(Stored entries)
---+---

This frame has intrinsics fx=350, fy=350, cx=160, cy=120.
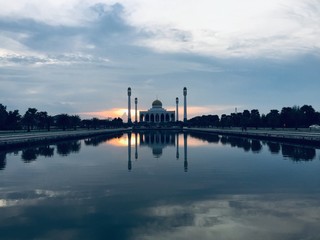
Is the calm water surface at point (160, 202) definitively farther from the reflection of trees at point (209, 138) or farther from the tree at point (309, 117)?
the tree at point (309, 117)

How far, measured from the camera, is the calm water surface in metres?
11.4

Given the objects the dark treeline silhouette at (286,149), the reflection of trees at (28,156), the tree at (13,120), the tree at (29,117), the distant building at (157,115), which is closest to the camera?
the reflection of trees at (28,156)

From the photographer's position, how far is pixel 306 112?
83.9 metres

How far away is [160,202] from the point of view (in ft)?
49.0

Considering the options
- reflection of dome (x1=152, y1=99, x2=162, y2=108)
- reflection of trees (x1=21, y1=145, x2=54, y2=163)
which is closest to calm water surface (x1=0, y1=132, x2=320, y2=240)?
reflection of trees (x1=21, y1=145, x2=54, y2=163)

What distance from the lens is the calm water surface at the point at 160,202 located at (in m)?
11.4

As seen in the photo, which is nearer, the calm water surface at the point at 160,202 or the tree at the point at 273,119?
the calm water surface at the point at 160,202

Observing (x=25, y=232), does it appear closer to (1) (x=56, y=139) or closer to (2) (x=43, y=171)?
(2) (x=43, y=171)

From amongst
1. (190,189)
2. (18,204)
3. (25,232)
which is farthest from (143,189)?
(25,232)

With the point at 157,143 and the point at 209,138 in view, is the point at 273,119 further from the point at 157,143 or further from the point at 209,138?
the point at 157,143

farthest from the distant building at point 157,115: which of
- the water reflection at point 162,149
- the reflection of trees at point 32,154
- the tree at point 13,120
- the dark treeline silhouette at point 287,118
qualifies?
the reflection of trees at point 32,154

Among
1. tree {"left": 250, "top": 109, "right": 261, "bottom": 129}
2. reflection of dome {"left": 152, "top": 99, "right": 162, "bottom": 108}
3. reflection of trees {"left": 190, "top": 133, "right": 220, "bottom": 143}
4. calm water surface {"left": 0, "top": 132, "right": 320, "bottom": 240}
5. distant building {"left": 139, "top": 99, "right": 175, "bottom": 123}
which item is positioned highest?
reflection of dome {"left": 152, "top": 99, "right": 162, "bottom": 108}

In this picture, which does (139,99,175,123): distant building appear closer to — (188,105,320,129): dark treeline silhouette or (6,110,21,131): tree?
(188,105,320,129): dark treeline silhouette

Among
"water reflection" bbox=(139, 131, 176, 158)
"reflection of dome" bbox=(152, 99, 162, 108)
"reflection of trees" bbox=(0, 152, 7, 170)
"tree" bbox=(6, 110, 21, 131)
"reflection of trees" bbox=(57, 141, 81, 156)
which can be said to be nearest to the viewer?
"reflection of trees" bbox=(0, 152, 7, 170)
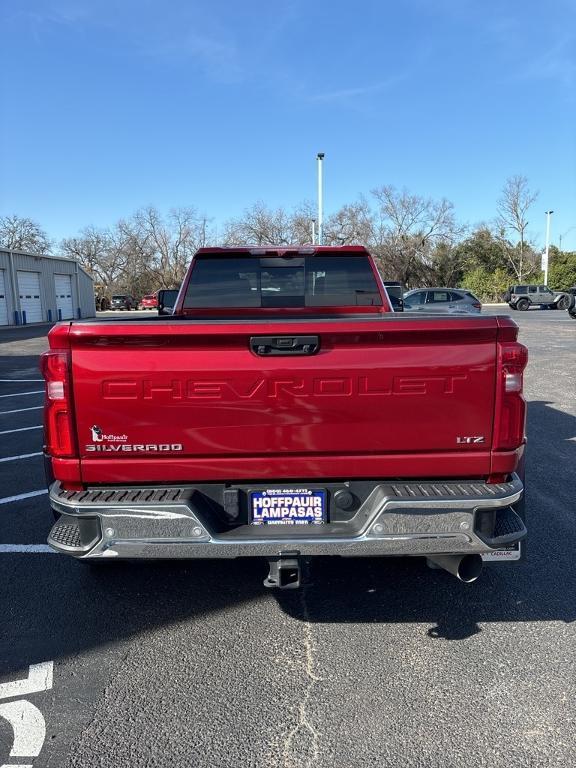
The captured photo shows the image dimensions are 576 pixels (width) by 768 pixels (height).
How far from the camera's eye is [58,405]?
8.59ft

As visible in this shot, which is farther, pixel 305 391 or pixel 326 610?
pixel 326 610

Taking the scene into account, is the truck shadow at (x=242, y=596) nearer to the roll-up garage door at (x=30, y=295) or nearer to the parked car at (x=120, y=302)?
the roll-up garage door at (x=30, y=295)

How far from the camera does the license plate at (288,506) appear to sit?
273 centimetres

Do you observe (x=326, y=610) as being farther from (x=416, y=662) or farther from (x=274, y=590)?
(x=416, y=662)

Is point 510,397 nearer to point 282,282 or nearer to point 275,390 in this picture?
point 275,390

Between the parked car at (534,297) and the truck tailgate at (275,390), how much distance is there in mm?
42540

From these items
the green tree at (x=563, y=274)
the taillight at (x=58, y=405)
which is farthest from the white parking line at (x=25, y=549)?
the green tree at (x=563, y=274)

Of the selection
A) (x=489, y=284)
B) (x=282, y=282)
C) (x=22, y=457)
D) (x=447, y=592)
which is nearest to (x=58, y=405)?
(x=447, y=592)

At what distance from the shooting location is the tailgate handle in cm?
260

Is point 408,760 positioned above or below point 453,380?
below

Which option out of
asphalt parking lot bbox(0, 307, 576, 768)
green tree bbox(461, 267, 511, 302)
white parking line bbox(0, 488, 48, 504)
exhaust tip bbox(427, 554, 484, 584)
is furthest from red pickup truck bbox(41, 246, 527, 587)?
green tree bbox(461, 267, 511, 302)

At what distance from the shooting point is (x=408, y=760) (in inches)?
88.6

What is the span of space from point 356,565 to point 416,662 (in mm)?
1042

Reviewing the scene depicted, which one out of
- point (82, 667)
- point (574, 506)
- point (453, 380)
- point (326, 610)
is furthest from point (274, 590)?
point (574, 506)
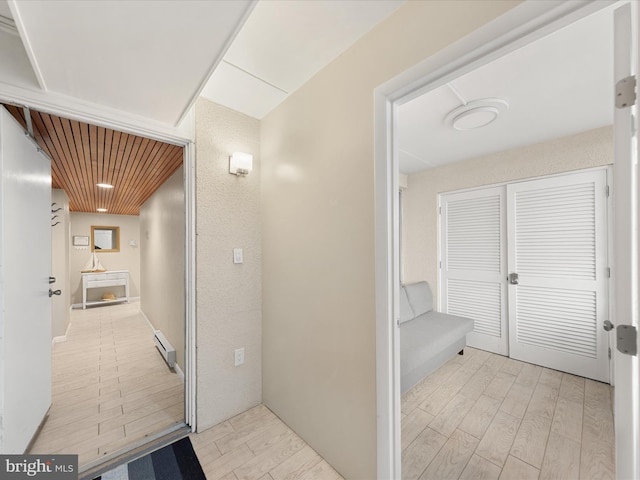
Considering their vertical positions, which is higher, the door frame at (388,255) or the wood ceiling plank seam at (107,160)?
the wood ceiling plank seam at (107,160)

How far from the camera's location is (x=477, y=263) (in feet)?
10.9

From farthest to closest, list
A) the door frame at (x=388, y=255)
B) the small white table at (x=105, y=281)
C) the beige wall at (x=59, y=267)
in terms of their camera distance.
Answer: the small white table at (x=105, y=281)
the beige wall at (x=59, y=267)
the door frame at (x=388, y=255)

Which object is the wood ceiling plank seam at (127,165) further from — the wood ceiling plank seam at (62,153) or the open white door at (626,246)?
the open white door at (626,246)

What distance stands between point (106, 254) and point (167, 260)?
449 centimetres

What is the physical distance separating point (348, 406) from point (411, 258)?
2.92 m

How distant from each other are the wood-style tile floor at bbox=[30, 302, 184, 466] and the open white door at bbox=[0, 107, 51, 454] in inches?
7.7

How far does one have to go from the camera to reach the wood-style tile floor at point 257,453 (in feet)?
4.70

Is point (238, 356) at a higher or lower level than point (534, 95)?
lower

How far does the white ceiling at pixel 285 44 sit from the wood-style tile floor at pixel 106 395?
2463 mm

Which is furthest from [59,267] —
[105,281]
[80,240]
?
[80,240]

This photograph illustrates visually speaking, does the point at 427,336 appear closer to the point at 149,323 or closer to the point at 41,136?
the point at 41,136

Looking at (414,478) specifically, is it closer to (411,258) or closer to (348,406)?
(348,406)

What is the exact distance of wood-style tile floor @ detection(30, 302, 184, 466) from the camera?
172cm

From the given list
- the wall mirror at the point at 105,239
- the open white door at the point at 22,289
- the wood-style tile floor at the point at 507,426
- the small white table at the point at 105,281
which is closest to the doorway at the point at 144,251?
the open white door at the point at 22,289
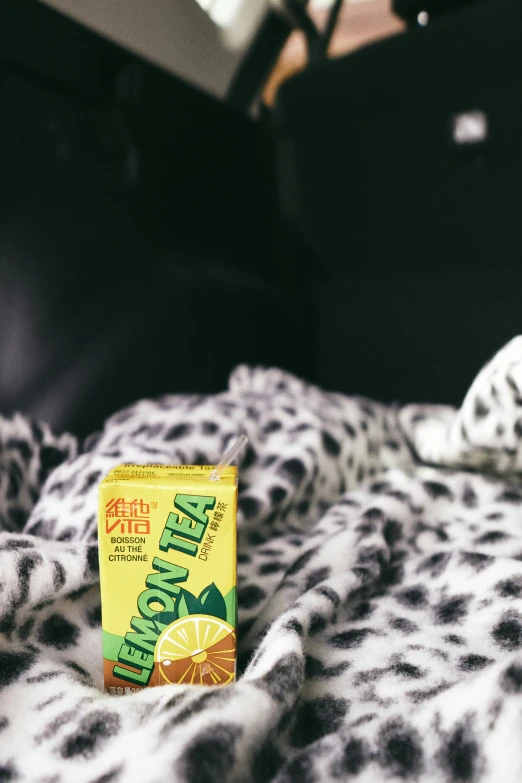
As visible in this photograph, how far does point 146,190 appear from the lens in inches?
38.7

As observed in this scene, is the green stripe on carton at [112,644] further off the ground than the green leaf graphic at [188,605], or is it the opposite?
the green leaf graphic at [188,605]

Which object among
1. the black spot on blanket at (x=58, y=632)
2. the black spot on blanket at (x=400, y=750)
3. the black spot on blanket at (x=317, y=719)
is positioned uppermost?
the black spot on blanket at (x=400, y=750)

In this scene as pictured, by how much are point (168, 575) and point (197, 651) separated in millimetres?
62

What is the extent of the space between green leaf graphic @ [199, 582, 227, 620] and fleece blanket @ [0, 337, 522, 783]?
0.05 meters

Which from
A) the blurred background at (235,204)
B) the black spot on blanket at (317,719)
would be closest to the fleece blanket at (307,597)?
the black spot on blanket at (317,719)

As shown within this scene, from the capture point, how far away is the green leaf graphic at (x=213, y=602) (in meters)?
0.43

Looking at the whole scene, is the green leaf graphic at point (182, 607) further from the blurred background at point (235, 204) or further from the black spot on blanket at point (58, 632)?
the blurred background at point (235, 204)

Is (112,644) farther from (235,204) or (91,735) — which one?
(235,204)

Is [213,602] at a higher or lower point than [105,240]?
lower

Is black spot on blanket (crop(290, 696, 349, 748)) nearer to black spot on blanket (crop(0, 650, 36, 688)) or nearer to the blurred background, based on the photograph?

---+---

◆ **DIRECTION**
Copy out all the records exactly, excluding pictures.

◆ **SOLUTION TO THIS PROBLEM**
This frame has intrinsics fx=350, fy=350, cx=160, cy=120.
Is the calm water surface at point (160, 202) definitively farther from the reflection of trees at point (209, 138) or farther from the tree at point (309, 117)?
the tree at point (309, 117)

How far, measured from the camera, is the calm water surface in metres?
11.4

Given the objects the dark treeline silhouette at (286,149), the reflection of trees at (28,156), the tree at (13,120), the tree at (29,117), the distant building at (157,115), which is closest to the camera?
the reflection of trees at (28,156)

From the photographer's position, how far is pixel 306 112?
83.9 metres

How far away is [160,202] from the point of view (in ft)?
49.0

Considering the options
- reflection of dome (x1=152, y1=99, x2=162, y2=108)
- reflection of trees (x1=21, y1=145, x2=54, y2=163)
which is closest to calm water surface (x1=0, y1=132, x2=320, y2=240)?
reflection of trees (x1=21, y1=145, x2=54, y2=163)

What distance from the lens is the calm water surface at the point at 160,202 located at (in m)?
11.4

As seen in the photo, which is nearer, the calm water surface at the point at 160,202 or the tree at the point at 273,119?
the calm water surface at the point at 160,202

Observing (x=25, y=232), does it appear closer to (1) (x=56, y=139) or closer to (2) (x=43, y=171)?
(2) (x=43, y=171)

From amongst
1. (190,189)
2. (18,204)
3. (25,232)
which is farthest from (143,189)?
(25,232)

With the point at 157,143 and the point at 209,138 in view, is the point at 273,119 further from the point at 157,143 or further from the point at 209,138?
the point at 157,143

farthest from the distant building at point 157,115: which of
- the water reflection at point 162,149
- the reflection of trees at point 32,154
- the tree at point 13,120
- the dark treeline silhouette at point 287,118
qualifies?
the reflection of trees at point 32,154

Among
1. tree {"left": 250, "top": 109, "right": 261, "bottom": 129}
2. reflection of dome {"left": 152, "top": 99, "right": 162, "bottom": 108}
3. reflection of trees {"left": 190, "top": 133, "right": 220, "bottom": 143}
4. calm water surface {"left": 0, "top": 132, "right": 320, "bottom": 240}
5. distant building {"left": 139, "top": 99, "right": 175, "bottom": 123}
which item is positioned highest?
reflection of dome {"left": 152, "top": 99, "right": 162, "bottom": 108}

In this picture, which does (139,99,175,123): distant building appear closer to — (188,105,320,129): dark treeline silhouette or (6,110,21,131): tree?
(188,105,320,129): dark treeline silhouette

Among
"water reflection" bbox=(139, 131, 176, 158)
"reflection of dome" bbox=(152, 99, 162, 108)
"reflection of trees" bbox=(0, 152, 7, 170)
"tree" bbox=(6, 110, 21, 131)
"reflection of trees" bbox=(57, 141, 81, 156)
which can be said to be nearest to the viewer?
"reflection of trees" bbox=(0, 152, 7, 170)
The captured photo shows the image dimensions are 576 pixels (width) by 768 pixels (height).
How far from the camera's eye is [58,405]?
8.59ft

As visible in this shot, which is farther, pixel 305 391 or pixel 326 610?
pixel 326 610

Taking the scene into account, is the truck shadow at (x=242, y=596) nearer to the roll-up garage door at (x=30, y=295) or nearer to the parked car at (x=120, y=302)?
the roll-up garage door at (x=30, y=295)

How far from the camera does the license plate at (288,506) appear to sit?
273 centimetres

Do you observe (x=326, y=610) as being farther from (x=416, y=662) or farther from (x=274, y=590)?
(x=416, y=662)

Is point 510,397 nearer to point 282,282 or nearer to point 275,390 in this picture?
point 275,390

Between the parked car at (534,297) and the truck tailgate at (275,390), how much distance is there in mm?
42540

From these items
the green tree at (x=563, y=274)
the taillight at (x=58, y=405)
which is farthest from the white parking line at (x=25, y=549)?
the green tree at (x=563, y=274)

Of the selection
A) (x=489, y=284)
B) (x=282, y=282)
C) (x=22, y=457)
D) (x=447, y=592)
which is nearest to (x=58, y=405)?
(x=447, y=592)

At what distance from the shooting location is the tailgate handle in cm?
260

Is point 408,760 positioned above or below point 453,380?
below

Which option out of
asphalt parking lot bbox(0, 307, 576, 768)
green tree bbox(461, 267, 511, 302)
white parking line bbox(0, 488, 48, 504)
exhaust tip bbox(427, 554, 484, 584)
is furthest from red pickup truck bbox(41, 246, 527, 587)?
green tree bbox(461, 267, 511, 302)

At what distance from the shooting point is (x=408, y=760) (in inches)?
88.6

What is the span of space from point 356,565 to point 416,662 (in mm)?
1042

Reviewing the scene depicted, which one out of
- point (82, 667)
- point (574, 506)
- point (453, 380)
- point (326, 610)
is furthest from point (274, 590)?
point (574, 506)
Considering their vertical positions, which is higher, the door frame at (388,255) or the wood ceiling plank seam at (107,160)?
the wood ceiling plank seam at (107,160)

How far from the camera's location is (x=477, y=263) (in feet)?
10.9

From farthest to closest, list
A) the door frame at (x=388, y=255)
B) the small white table at (x=105, y=281)
C) the beige wall at (x=59, y=267)
in terms of their camera distance.
Answer: the small white table at (x=105, y=281)
the beige wall at (x=59, y=267)
the door frame at (x=388, y=255)

Which object is the wood ceiling plank seam at (127,165) further from — the wood ceiling plank seam at (62,153) or the open white door at (626,246)?
the open white door at (626,246)

What distance stands between point (106, 254) and point (167, 260)?
449 centimetres

What is the physical distance separating point (348, 406) from point (411, 258)?
2.92 m

How distant from each other are the wood-style tile floor at bbox=[30, 302, 184, 466] and the open white door at bbox=[0, 107, 51, 454] in inches?
7.7

How far does one have to go from the camera to reach the wood-style tile floor at point 257,453 (in feet)?
4.70

Is point (238, 356) at a higher or lower level than point (534, 95)?
lower

How far does the white ceiling at pixel 285 44 sit from the wood-style tile floor at pixel 106 395?
2463 mm

Which is furthest from [59,267] —
[105,281]
[80,240]
?
[80,240]

This photograph illustrates visually speaking, does the point at 427,336 appear closer to the point at 149,323 or closer to the point at 41,136?
the point at 41,136

Looking at (414,478) specifically, is it closer to (411,258) or closer to (348,406)?
(348,406)

What is the exact distance of wood-style tile floor @ detection(30, 302, 184, 466) from the camera?
172cm

From the given list
- the wall mirror at the point at 105,239
- the open white door at the point at 22,289
- the wood-style tile floor at the point at 507,426
- the small white table at the point at 105,281
which is closest to the doorway at the point at 144,251?
the open white door at the point at 22,289
As visible in this photograph, how far does point 146,190 appear from the lens in inches?
38.7

As observed in this scene, is the green stripe on carton at [112,644] further off the ground than the green leaf graphic at [188,605], or is it the opposite?
the green leaf graphic at [188,605]

Which object among
1. the black spot on blanket at (x=58, y=632)
2. the black spot on blanket at (x=400, y=750)
3. the black spot on blanket at (x=317, y=719)
is positioned uppermost?
the black spot on blanket at (x=400, y=750)

In this scene as pictured, by how much are point (168, 575) and point (197, 651) separated in millimetres?
62

What is the extent of the space between green leaf graphic @ [199, 582, 227, 620] and fleece blanket @ [0, 337, 522, 783]?
0.05 meters

Which from
A) the blurred background at (235,204)
B) the black spot on blanket at (317,719)
would be closest to the fleece blanket at (307,597)?
the black spot on blanket at (317,719)

As shown within this scene, from the capture point, how far away is the green leaf graphic at (x=213, y=602) (in meters)?
0.43

Looking at the whole scene, is the green leaf graphic at point (182, 607) further from the blurred background at point (235, 204) or further from the black spot on blanket at point (58, 632)?
the blurred background at point (235, 204)

Is (112,644) farther from (235,204) or (91,735) — which one?
(235,204)

Is [213,602] at a higher or lower point than [105,240]?
lower

Is black spot on blanket (crop(290, 696, 349, 748)) nearer to black spot on blanket (crop(0, 650, 36, 688)) or nearer to the blurred background, based on the photograph?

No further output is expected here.